Exercise instructions
Would you return the data exactly as given, except for its pictures?

++++ Data extract ++++

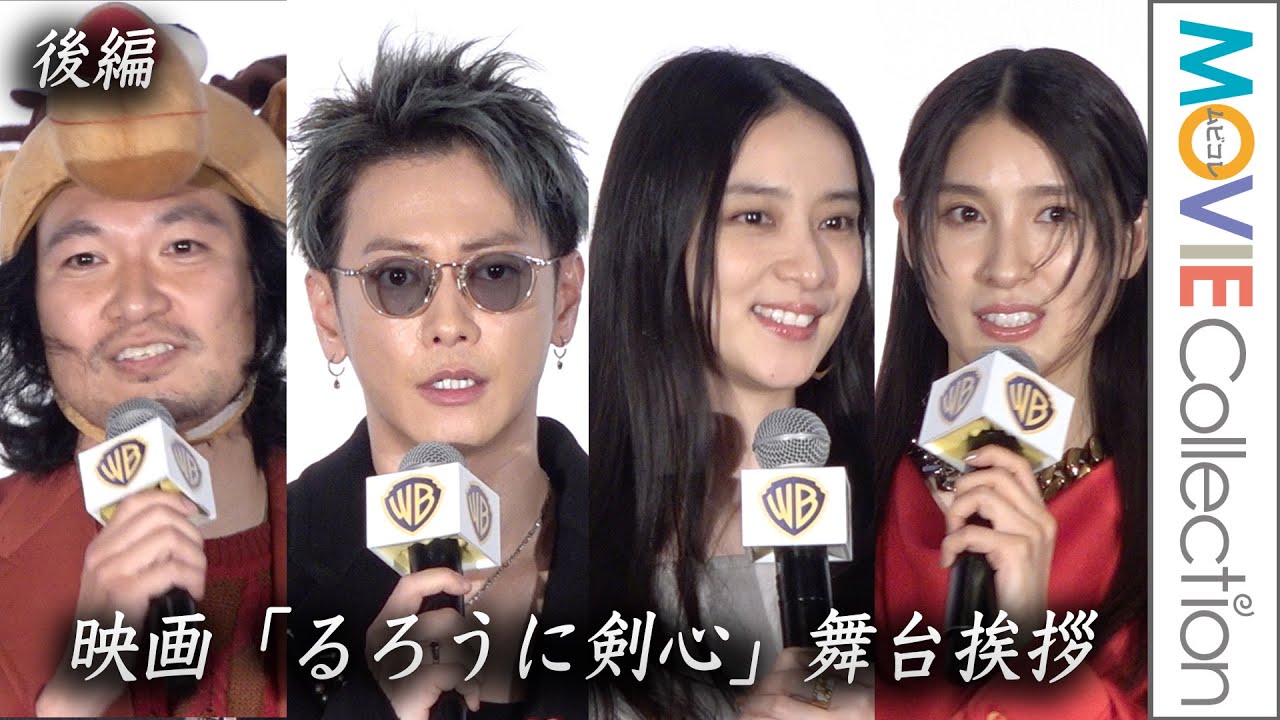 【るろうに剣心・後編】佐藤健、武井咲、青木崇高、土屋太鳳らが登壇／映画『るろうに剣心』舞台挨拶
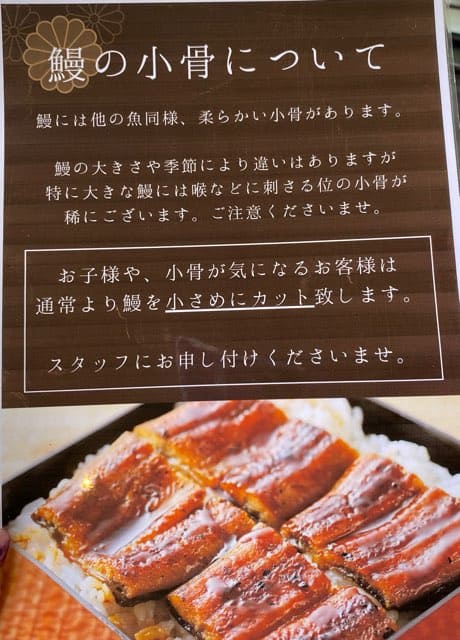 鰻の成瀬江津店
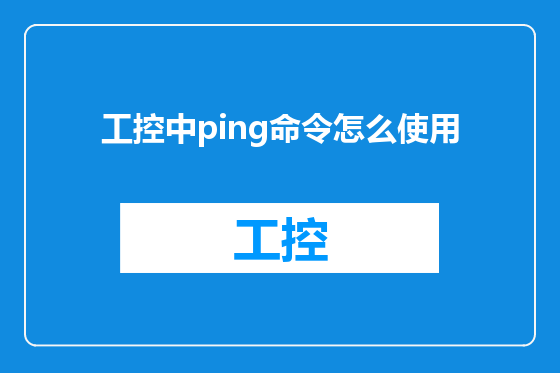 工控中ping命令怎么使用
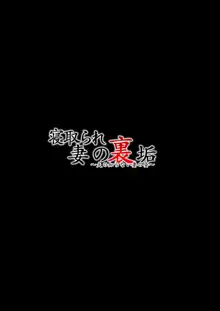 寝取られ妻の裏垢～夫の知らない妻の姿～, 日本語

++++

Expected answer
 【るろうに剣心・後編】佐藤健、武井咲、青木崇高、土屋太鳳らが登壇／映画『るろうに剣心』舞台挨拶
 鰻の成瀬江津店
 工控中ping命令怎么使用
 寝取られ妻の裏垢～夫の知らない妻の姿～, 日本語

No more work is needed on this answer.